Mengzi-Bert-Base [24]. Mengzi encoder is a pre-trained model on 300G Chinese corpus. Masked language modeling(MLM), part-of-speech(POS) tagging and sentence order prediction(SOP) are used to train.
mBART [27]. With earlier methods concentrating just on the encoder, decoder, or reconstructing portions of the text, mBART is the first method to pre-train the complete sequence-to-sequence model by denoising full texts in multilingual setting.
4.4 Case Study
Solution on Models.
The compared example from the validation set is fed into the Mengzi2tree with and without consistent solutions. The solution output is shown in Fig. 2.

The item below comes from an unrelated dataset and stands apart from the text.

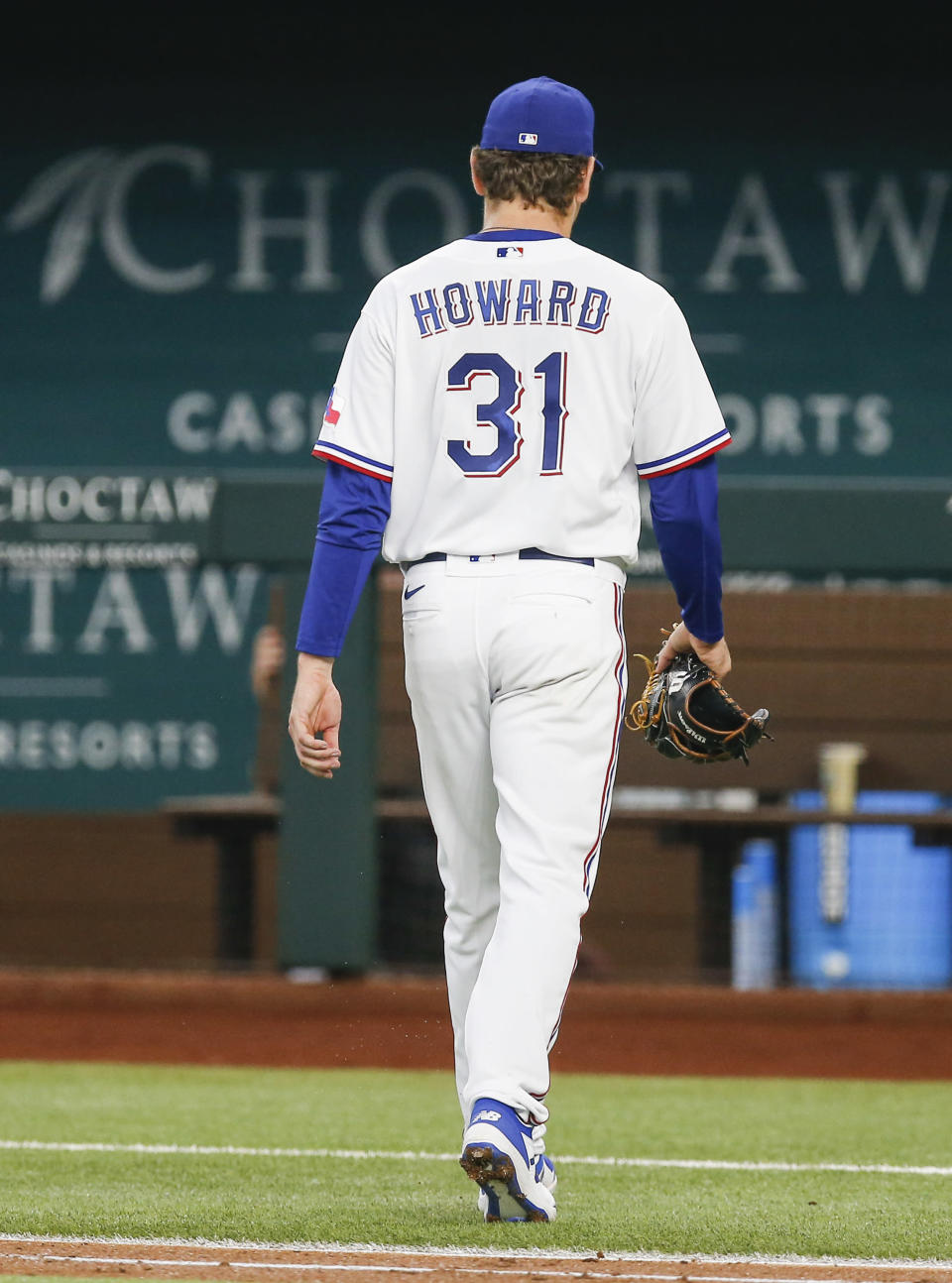 Texas Rangers starting pitcher Spencer Howard (31) is relieved in the third inning of a baseball game against the Los Angeles Angels, Thursday, Aug. 5, 2021, in Arlington, Texas. (AP Photo/Brandon Wade)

When the left and right sub-nodes of the “\(*\)" are interchangeable, selecting the “4.0" as the left node first, the model that has not been trained with consistent solutions cannot deduce the correct solution and the final answer. We will display the results of the beam search from the model trained with consistent solutions in the following subsection.
Optimization on Search Space. The model trained with consistent solutions is still able to make accurate predictions even when the “4.0" is chosen as the left node of the “\(*\)" first, as shown in the second subgraph above the red dashed line in Fig. 3.
Additionally, Fig. 4 illustrates how the consistent solutions optimize the search space by demonstrating that our model trained with consistent solutions can produce the correct solution regardless of whatever node among the interchangeable nodes is predicted to appear first. The top 5 results from the beam search of the model are all correct, although the beam width is only set at 3 in training.
5 Conclusion
Based on previous studies on math word problems, we found that models that only learned one solution lacked reasoning skills when decoding. To address this, we suggest utilizing the commutative property to generate consistent solutions for the training set, and then using it as extra training data to optimize the search space in beam search.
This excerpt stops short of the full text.